| Goal |
Could you write these records out again, swapping "lace curtain" for "sheer curtain" and keeping everything else unchanged, and omit the pictures from your answer?

Records of scene-based questions:
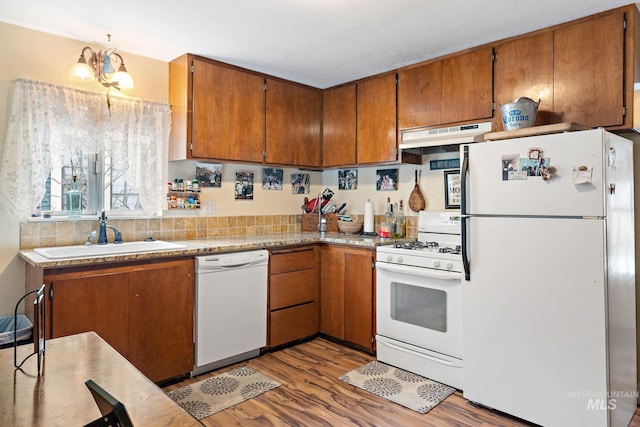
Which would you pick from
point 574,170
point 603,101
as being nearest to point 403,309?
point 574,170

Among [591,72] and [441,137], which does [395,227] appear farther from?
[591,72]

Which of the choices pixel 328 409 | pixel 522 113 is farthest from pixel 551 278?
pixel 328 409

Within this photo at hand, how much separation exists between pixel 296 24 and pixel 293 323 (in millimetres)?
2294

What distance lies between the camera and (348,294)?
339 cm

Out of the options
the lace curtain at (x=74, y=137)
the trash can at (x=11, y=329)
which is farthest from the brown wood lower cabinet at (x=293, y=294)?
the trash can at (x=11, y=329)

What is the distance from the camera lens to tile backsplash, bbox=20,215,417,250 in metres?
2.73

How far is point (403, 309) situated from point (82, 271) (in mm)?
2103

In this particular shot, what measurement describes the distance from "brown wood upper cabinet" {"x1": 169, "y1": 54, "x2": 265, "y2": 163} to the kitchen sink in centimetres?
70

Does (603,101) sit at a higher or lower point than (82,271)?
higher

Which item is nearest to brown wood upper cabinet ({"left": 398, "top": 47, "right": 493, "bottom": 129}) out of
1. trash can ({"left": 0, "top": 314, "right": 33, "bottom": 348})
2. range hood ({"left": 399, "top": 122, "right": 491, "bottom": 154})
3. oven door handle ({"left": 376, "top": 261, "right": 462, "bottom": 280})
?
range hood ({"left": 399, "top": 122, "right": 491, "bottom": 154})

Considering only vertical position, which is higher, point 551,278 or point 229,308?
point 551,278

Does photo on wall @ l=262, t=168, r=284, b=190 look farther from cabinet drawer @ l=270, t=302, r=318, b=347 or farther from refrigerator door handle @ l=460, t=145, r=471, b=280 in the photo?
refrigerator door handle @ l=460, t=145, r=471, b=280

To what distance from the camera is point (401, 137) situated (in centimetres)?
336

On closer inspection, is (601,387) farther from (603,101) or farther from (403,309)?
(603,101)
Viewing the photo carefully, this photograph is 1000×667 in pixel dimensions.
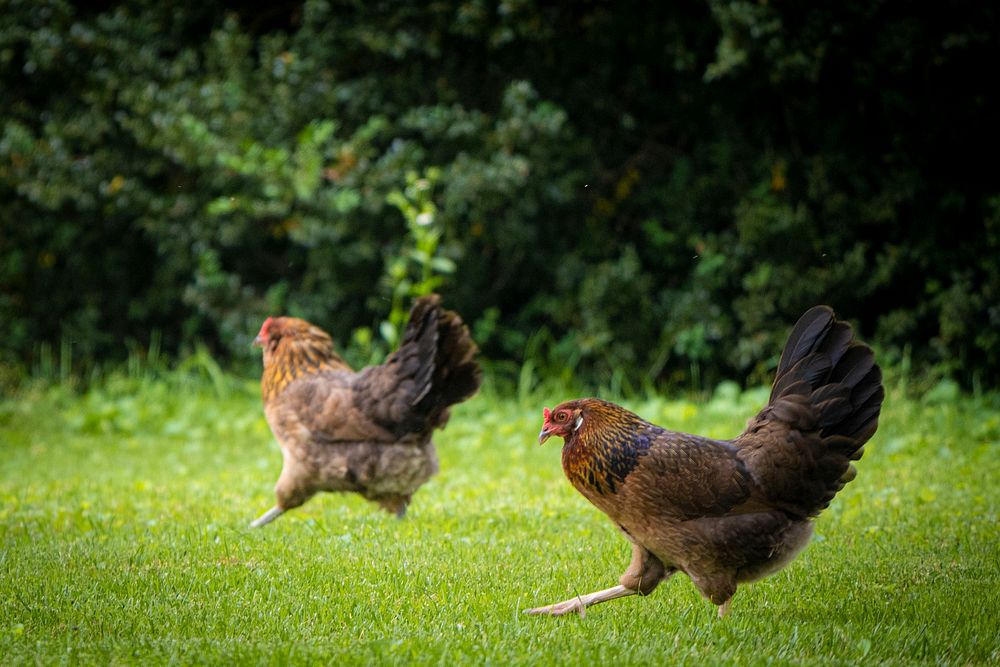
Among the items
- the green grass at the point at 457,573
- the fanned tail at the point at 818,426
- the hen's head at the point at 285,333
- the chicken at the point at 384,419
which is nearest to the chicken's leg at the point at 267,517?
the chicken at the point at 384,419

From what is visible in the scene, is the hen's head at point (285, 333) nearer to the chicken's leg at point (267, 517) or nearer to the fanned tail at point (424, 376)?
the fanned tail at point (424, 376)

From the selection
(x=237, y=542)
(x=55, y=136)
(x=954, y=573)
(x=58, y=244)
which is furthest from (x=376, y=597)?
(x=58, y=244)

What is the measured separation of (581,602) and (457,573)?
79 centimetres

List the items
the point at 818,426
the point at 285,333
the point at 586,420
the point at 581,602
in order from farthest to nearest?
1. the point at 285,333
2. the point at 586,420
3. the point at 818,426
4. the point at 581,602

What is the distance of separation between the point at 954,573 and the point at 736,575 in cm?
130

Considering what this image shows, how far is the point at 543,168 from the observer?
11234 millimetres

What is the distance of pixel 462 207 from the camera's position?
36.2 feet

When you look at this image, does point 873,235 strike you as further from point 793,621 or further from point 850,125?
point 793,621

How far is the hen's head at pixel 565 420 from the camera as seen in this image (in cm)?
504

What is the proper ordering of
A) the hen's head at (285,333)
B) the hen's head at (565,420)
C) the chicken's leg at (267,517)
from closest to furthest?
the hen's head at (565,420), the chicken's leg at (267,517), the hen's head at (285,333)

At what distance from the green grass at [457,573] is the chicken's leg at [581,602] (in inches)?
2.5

| The response |
Which would you pick from
point 574,170
point 603,101
as being nearest to point 403,309?
point 574,170

Among [591,72] and [441,137], which does [395,227] appear farther from?
[591,72]

Which of the choices pixel 328 409 | pixel 522 113 is farthest from pixel 551 278?
pixel 328 409

Within this photo at hand, how much separation exists between pixel 296 24 and pixel 293 323 (in millimetres)?
2294

What distance lies between the camera and (348,294)?
339 cm

Out of the options
the sheer curtain at (x=74, y=137)
the trash can at (x=11, y=329)
which is farthest from the brown wood lower cabinet at (x=293, y=294)?
the trash can at (x=11, y=329)

What is the distance from the camera lens to tile backsplash, bbox=20,215,417,250 in metres?
2.73

How far is point (403, 309) situated from point (82, 271) (in mm)?
2103

In this particular shot, what measurement describes the distance from "brown wood upper cabinet" {"x1": 169, "y1": 54, "x2": 265, "y2": 163} to the kitchen sink in centimetres?
70

Does (603,101) sit at a higher or lower point than (82,271)?
higher

Which item is nearest to brown wood upper cabinet ({"left": 398, "top": 47, "right": 493, "bottom": 129}) out of
1. trash can ({"left": 0, "top": 314, "right": 33, "bottom": 348})
2. range hood ({"left": 399, "top": 122, "right": 491, "bottom": 154})
3. oven door handle ({"left": 376, "top": 261, "right": 462, "bottom": 280})
?
range hood ({"left": 399, "top": 122, "right": 491, "bottom": 154})

Considering only vertical position, which is higher, point 551,278 or point 229,308?
point 551,278

Does photo on wall @ l=262, t=168, r=284, b=190 look farther from cabinet drawer @ l=270, t=302, r=318, b=347 or farther from refrigerator door handle @ l=460, t=145, r=471, b=280 in the photo?
refrigerator door handle @ l=460, t=145, r=471, b=280

To what distance from the camera is point (401, 137) situated (in centimetres)?
336

On closer inspection, is (601,387) farther from (603,101) or farther from (403,309)?
(603,101)
Viewing the photo carefully, this photograph is 1000×667 in pixel dimensions.
Among the items
- the green grass at the point at 457,573
- the fanned tail at the point at 818,426
- the hen's head at the point at 285,333
- the chicken at the point at 384,419
which is nearest to the chicken's leg at the point at 267,517?
the chicken at the point at 384,419

From what is visible in the scene, is the hen's head at point (285, 333) nearer to the chicken's leg at point (267, 517) or nearer to the fanned tail at point (424, 376)?
the fanned tail at point (424, 376)

From the selection
(x=237, y=542)
(x=55, y=136)
(x=954, y=573)
(x=58, y=244)
which is furthest from (x=376, y=597)?
(x=58, y=244)

What is the measured separation of (581,602) and (457,573)?
79 centimetres

List the items
the point at 818,426
the point at 285,333
the point at 586,420
the point at 581,602
in order from farthest to nearest?
1. the point at 285,333
2. the point at 586,420
3. the point at 818,426
4. the point at 581,602

What is the distance of separation between the point at 954,573 and the point at 736,575 in cm?
130

Considering what this image shows, how far is the point at 543,168 from the observer?
11234 millimetres

What is the distance of pixel 462 207 from the camera's position?
36.2 feet

When you look at this image, does point 873,235 strike you as further from point 793,621 or further from point 850,125?
point 793,621

How far is the hen's head at pixel 565 420 from the camera as seen in this image (in cm)?
504

What is the proper ordering of
A) the hen's head at (285,333)
B) the hen's head at (565,420)
C) the chicken's leg at (267,517)
from closest to furthest?
the hen's head at (565,420), the chicken's leg at (267,517), the hen's head at (285,333)

At what distance from the green grass at [457,573] is the chicken's leg at [581,602] (in inches)?
2.5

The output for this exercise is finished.